# Start of Working data

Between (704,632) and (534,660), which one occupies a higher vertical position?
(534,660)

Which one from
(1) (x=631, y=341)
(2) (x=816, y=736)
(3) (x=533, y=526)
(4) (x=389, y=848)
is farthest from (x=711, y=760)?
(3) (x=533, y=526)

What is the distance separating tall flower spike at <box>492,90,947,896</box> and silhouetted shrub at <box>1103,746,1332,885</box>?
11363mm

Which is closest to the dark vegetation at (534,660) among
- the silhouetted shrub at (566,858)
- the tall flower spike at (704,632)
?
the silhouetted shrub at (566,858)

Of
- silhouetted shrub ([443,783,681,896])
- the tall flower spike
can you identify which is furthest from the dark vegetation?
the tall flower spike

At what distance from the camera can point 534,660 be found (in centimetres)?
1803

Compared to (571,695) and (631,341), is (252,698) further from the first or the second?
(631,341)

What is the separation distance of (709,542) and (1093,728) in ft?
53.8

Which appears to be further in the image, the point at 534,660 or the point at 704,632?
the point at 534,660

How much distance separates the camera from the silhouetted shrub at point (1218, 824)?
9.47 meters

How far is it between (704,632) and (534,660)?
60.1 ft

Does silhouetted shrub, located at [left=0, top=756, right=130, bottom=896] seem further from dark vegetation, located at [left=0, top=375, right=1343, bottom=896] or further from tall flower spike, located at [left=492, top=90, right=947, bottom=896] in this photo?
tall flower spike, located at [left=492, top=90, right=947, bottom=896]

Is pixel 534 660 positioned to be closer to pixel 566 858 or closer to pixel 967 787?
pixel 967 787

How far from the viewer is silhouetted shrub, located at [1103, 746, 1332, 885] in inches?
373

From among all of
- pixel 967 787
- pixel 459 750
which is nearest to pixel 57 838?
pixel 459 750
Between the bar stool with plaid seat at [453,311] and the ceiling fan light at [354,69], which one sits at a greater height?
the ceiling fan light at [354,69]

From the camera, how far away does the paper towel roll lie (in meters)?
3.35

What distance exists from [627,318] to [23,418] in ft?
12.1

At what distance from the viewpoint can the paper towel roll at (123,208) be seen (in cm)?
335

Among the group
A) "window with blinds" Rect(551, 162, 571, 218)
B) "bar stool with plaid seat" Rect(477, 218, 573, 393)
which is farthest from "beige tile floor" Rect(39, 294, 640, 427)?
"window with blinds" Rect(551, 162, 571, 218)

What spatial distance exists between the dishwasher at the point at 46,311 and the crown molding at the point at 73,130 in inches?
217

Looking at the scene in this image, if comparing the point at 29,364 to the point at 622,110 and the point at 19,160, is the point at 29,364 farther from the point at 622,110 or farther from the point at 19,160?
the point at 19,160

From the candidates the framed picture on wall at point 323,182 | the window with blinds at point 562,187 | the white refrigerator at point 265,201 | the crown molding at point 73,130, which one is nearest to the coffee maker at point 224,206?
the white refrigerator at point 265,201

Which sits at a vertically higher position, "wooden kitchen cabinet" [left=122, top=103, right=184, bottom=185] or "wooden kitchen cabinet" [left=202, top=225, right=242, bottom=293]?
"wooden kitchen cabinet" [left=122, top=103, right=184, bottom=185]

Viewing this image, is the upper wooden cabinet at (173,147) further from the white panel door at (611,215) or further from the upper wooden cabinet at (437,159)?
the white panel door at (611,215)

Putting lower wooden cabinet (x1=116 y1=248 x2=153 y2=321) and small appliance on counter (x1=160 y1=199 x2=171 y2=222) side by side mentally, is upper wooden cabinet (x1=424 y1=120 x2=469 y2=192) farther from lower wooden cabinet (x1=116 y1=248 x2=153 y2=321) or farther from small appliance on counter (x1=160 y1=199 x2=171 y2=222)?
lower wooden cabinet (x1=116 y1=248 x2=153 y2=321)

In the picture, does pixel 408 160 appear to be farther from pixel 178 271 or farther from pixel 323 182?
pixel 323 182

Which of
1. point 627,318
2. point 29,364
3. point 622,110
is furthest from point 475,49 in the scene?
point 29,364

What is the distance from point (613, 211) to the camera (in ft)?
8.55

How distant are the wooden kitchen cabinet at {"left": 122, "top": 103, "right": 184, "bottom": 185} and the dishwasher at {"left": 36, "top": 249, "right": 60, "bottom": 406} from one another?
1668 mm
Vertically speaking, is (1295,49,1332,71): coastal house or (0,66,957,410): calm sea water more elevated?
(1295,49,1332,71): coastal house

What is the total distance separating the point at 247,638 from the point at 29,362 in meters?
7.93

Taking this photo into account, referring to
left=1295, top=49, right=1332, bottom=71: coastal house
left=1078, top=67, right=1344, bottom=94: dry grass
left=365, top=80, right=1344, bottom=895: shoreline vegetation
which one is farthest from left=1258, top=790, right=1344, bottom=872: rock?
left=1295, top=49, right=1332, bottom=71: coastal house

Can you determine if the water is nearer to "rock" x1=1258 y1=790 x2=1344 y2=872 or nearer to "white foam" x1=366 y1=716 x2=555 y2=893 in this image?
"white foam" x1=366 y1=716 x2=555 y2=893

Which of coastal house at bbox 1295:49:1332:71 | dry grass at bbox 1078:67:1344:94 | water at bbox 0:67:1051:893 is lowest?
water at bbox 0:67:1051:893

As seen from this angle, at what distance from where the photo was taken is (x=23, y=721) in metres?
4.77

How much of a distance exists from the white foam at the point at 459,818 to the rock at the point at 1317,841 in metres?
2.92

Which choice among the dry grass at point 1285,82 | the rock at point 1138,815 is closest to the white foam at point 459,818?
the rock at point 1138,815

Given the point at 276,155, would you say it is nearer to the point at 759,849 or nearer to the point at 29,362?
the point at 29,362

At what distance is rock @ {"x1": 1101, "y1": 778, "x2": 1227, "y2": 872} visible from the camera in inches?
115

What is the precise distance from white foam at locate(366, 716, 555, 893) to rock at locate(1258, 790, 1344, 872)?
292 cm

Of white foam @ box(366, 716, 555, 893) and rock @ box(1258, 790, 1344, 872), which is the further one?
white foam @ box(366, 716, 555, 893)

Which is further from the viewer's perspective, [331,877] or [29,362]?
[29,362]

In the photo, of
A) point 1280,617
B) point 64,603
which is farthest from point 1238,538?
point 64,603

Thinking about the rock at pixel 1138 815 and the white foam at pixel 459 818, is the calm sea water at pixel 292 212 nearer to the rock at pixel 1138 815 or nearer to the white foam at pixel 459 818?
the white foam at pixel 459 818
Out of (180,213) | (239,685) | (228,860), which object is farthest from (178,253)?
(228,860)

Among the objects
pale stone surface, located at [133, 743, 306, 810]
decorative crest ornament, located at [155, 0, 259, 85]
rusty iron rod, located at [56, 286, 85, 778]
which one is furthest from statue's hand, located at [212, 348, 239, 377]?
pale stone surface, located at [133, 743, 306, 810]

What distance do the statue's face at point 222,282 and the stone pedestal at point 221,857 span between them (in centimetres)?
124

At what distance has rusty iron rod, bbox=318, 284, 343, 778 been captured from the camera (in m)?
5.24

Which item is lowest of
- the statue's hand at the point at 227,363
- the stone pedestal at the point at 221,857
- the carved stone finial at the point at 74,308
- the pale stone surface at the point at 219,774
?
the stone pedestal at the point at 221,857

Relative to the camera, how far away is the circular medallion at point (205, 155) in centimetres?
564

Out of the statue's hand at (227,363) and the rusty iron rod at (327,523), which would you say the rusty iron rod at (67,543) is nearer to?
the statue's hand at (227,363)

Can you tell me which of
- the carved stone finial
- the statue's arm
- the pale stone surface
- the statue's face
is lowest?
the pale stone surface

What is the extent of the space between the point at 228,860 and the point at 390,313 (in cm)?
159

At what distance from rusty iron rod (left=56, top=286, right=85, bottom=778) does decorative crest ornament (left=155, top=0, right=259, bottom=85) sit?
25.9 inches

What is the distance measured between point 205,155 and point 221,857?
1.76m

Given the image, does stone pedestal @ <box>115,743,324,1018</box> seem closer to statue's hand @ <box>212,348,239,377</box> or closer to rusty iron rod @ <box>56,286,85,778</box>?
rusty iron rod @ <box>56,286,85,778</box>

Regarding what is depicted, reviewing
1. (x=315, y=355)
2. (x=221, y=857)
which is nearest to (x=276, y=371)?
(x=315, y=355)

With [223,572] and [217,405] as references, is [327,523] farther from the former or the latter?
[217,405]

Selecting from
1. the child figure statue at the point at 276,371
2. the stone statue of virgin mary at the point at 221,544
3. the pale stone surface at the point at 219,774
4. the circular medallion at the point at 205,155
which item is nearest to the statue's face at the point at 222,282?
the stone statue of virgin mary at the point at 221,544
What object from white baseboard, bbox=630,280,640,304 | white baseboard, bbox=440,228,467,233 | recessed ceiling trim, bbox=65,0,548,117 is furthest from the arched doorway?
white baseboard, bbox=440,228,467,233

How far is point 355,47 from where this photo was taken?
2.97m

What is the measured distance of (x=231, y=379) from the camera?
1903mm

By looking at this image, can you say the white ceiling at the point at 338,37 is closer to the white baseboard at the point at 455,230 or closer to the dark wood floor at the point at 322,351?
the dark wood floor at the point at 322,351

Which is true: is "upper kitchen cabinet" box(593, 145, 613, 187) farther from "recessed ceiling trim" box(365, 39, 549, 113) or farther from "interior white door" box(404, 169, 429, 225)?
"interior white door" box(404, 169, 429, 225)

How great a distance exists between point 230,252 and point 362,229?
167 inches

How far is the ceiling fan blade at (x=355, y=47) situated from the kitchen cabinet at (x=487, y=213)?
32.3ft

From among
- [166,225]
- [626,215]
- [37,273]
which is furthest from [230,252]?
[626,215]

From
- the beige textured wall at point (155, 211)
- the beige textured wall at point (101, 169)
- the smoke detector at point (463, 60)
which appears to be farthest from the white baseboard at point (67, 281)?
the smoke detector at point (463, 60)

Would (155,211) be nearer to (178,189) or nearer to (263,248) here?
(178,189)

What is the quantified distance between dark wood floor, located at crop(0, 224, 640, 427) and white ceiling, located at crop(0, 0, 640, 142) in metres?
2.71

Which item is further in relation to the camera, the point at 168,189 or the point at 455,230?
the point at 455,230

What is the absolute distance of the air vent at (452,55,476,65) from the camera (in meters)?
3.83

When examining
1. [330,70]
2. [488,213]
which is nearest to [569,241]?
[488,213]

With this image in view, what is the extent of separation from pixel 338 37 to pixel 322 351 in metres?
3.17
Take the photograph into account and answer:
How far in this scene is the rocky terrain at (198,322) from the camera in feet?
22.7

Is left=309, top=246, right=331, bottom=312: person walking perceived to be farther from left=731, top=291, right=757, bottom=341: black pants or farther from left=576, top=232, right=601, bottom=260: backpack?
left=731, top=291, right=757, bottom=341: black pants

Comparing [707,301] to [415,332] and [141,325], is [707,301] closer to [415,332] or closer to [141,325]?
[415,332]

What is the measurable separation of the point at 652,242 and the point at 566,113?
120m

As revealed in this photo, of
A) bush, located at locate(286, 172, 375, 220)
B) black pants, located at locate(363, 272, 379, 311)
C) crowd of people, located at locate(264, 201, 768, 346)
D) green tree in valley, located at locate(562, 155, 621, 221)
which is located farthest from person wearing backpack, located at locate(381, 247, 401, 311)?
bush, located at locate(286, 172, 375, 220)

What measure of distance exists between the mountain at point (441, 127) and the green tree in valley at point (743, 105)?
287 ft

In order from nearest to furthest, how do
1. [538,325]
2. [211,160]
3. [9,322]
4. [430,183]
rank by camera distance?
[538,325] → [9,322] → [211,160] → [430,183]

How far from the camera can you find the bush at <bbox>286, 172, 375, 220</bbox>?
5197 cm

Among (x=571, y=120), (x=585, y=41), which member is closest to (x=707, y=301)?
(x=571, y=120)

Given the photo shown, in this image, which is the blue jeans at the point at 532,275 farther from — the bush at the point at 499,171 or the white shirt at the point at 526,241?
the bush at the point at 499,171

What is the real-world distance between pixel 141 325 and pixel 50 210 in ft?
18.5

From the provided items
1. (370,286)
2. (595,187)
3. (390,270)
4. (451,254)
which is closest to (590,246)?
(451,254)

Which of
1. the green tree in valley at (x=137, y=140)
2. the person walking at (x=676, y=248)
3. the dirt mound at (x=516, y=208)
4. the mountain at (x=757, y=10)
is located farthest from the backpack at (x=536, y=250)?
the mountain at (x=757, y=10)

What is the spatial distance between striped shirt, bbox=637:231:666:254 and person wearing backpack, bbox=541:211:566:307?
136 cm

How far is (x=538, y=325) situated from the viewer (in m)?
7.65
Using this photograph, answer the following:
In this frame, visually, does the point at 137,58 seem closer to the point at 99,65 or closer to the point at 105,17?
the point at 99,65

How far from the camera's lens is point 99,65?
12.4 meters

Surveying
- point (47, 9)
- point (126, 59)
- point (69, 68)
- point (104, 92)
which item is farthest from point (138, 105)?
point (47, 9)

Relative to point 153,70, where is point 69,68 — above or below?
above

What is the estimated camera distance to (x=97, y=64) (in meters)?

# End of Working data

Task statement
Copy the records above word for word, starting from their first line and ending with the line that contains "9.47 meters". Include that final line.

Output of the task
Between (704,632) and (534,660), which one occupies a higher vertical position?
(534,660)

Which one from
(1) (x=631, y=341)
(2) (x=816, y=736)
(3) (x=533, y=526)
(4) (x=389, y=848)
is farthest from (x=711, y=760)?
(3) (x=533, y=526)

What is the distance separating tall flower spike at <box>492,90,947,896</box> and silhouetted shrub at <box>1103,746,1332,885</box>?
11363mm

Which is closest to the dark vegetation at (534,660) among
- the silhouetted shrub at (566,858)
- the tall flower spike at (704,632)
?
the silhouetted shrub at (566,858)

Of
- silhouetted shrub ([443,783,681,896])
- the tall flower spike
can you identify which is furthest from the dark vegetation?
the tall flower spike

At what distance from the camera can point 534,660 be found (in centimetres)?
1803

Compared to (571,695) and (631,341), is (252,698) further from the first or the second?
(631,341)

What is the separation distance of (709,542) and (1093,728) in ft?
53.8

Which appears to be further in the image, the point at 534,660 or the point at 704,632?
the point at 534,660

How much distance separates the camera from the silhouetted shrub at point (1218, 824)?
9.47 meters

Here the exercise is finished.